HPLC sample preparation – a study using Whatman™ brand filtration devices

Sample preparation methods for HPLC analysis have the potential to influence analytical results. Disposable devices can alter the sample in several ways. For example, they can release extractables into the sample, bind analytes nonspecifically, or retain liquid. This white paper presents experimental data for several of GE Healthcare’s syringe and syringeless filters evaluated on these properties. All tested devices contained membranes composed of regenerated cellulose, which has broad compatibility for aqueous and organic solvents. The results support the use of the tested devices for typical HPLC sample preparation needs. Further, the data supports GE’s recommendation that users consider standardizing on a membrane such as RC across multiple encapsulated formats.

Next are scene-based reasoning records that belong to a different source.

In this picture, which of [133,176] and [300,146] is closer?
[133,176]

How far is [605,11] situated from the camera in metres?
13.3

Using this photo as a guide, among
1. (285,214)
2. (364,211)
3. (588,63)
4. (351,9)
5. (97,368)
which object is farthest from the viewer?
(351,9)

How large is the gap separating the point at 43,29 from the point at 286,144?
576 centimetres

Standardization reduces the variation associated with sample preparation on multiple membranes and increases lab process consistency.

Introduction

Prior to analytical high-performance liquid chromatography (HPLC) applications, samples are prepared by a variety of methods. All of these methods have the potential to influence analytical results by altering the sample injected into the system. For example, disposable devices could release extractable compounds into the sample, remove analytes, or remove solvent. Filtration is one way to remove insoluble particles from liquid samples prior to HPLC analysis. This step helps to protect the column and extends the lifetime of both the injector and the column. Because a fundamental goal of many laboratories engaged in analytical testing is to develop consistent processes that underpin consistent results, GE Healthcare suggests that standardizing on a single type of filtration membrane is a way to contribute to process rigor. This white paper presents data on the filtration performance of the regenerated cellulose (RC) membrane, which is broadly compatible across many solvent types (see Table 5). This property makes RC a viable candidate for such standardization.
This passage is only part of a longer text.